File Structure

Basic File Structure

Files that BoostSRL operates on are stored in a folder with three things:

  1. background.txt : Modes
  2. train/ folder :
    • train_bk.txt : Pointer to the background file.
    • train_facts.txt : Facts
    • train_pos.txt : Positive examples
    • train_neg.txt : Negative examples
  3. test/ folder :
    • test_bk.txt : Pointer to the background file.
    • test_facts.txt : Facts
    • test_pos.txt : Positive examples
    • test_neg.txt : Negative examples

Example:

File structure for the Cora dataset, notice that the background is called “cora_bk.txt” in this example.

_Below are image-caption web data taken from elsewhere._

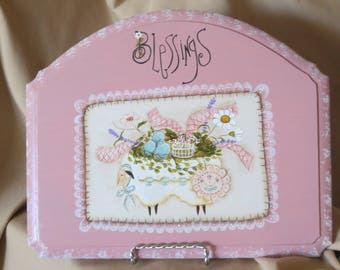 Domed plaque with sheep, eggs, basket, flowers and ribbon with the word Blessings
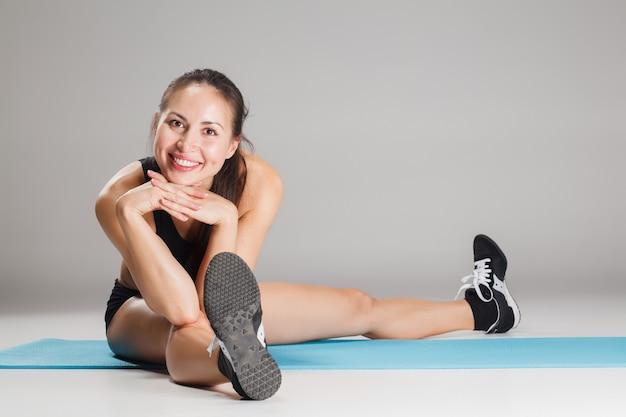 Mięśni lekkoatletka młoda kobieta, rozciągający się na szaro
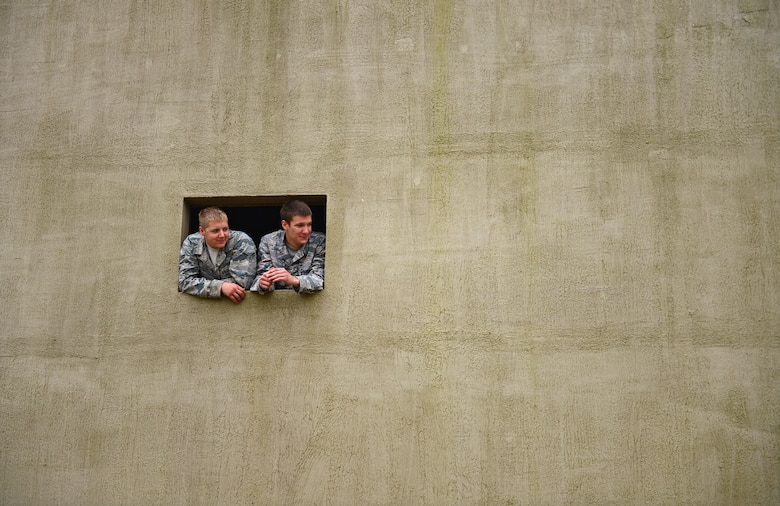 Airmen from the 48th Mission Support Group watch a training exercise from a building constructed as a mock village during a force-on-force exercise at Stanford Training Area, England, Sept. 19, 2014. More than 130 48th MSG Airmen participated in the training exercises and practiced scenarios they could possibly encounter in a deployed environment. (U.S. Air Force photo by Airman 1st Class Erin O'Shea)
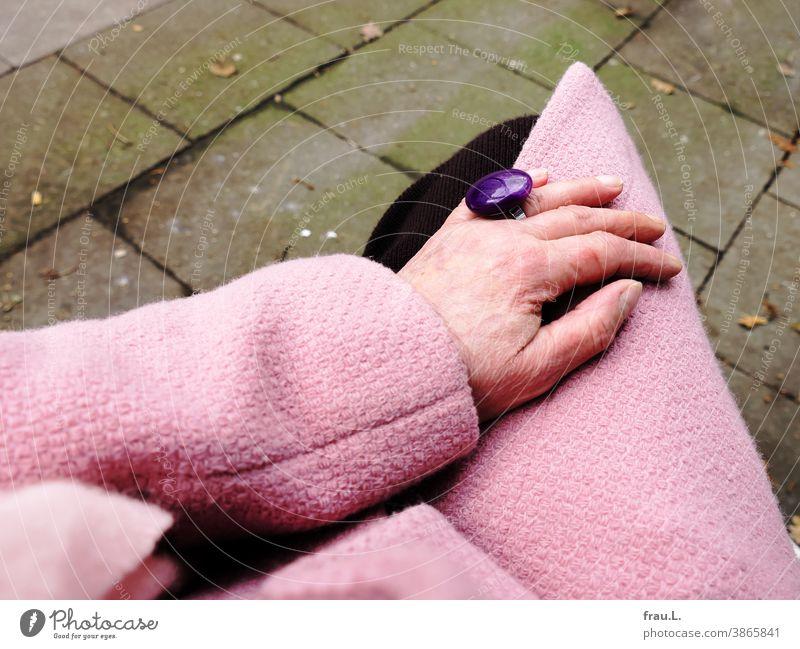 Alte Frauenhand mit rosa Mantel, rosa Schal und violettem Ring sowie kleiner Katerkratzwunde Hand Mensch Strickrock Mode Fingerring Modeschmuck Fußweg sitzen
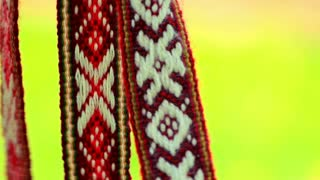 Red ribbon decoration with white slavic pattern. Slavic amulets with embroidered ethnic print. Traditional ribbons with ethnic white ornament. Close up ethnic bandages with geometric pattern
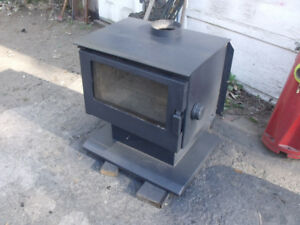 poele combustion lente ideal pour chalet ou garage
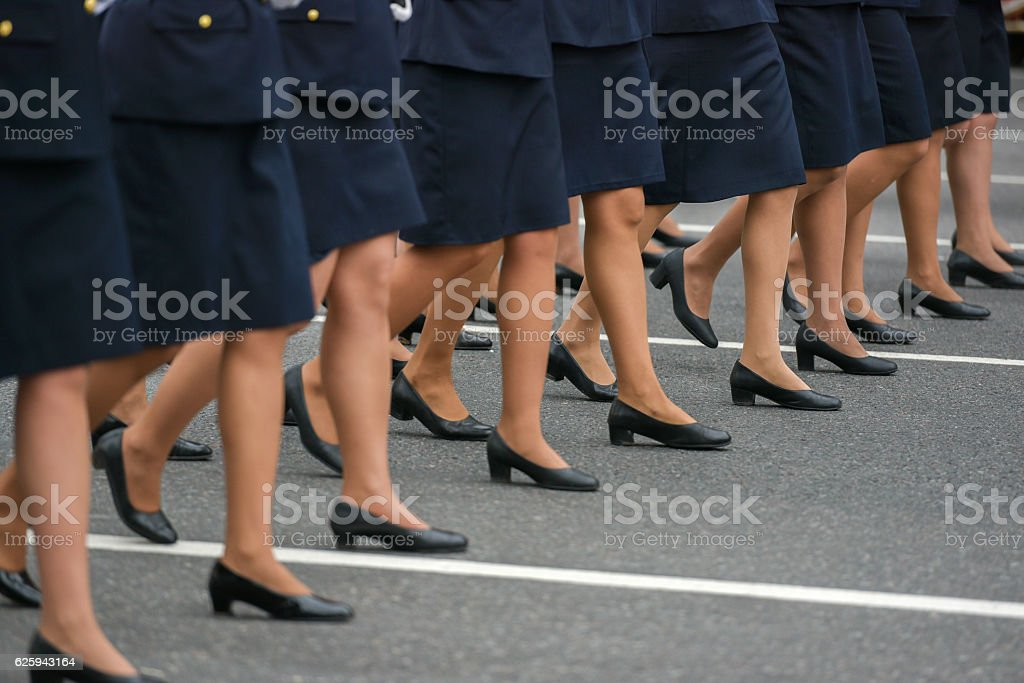 Woman legs in a row stock photo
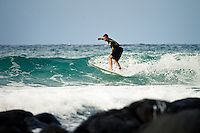 A surfer races a section on a small day at Burleigh Heads - Beach & surf lifestyle photos - Gold Coast, Australia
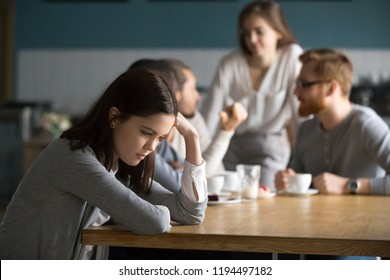 Upset young girl sit alone at coffee table in café feeling lonely or offended, sad female loner avoid talking to people, student outsider suffer from discrimination, lacking friends or company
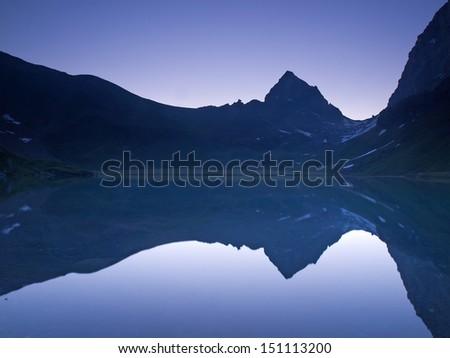 Mountain range mirroring at daybreak - stock photo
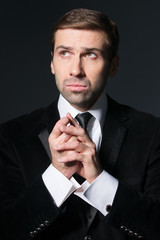 Closeup portrait of a young pensive businessman over dark backgr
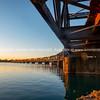 Sunrise across Tauranga harbour catches historic railway bridge.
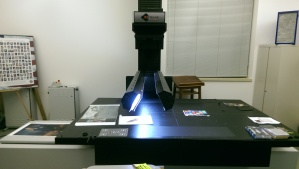 Cruse scanner, used by the Air Force Art Program for preservation. The tower in the back allows the scan to adjust for varying sizes of subjects, and the light bulbs used are custom made for the amount of use this particular scanner gets!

This is okay if train_bk.txt and test_bk.txt both point correctly with: import: "../cora_bk.txt".


FAQ

  • What does it mean to have positive and negative examples during testing? Isn’t the point of testing that I do not know these labels ahead of time?

Think from a classic machine learning perspective. We divide data into training and test sets, learn from training set, hide the labels on the test set, and try to predict what is hidden. Positive and negative examples during testing are hidden, and the goal is to predict which are positive and which are negative based on the learned model and the facts.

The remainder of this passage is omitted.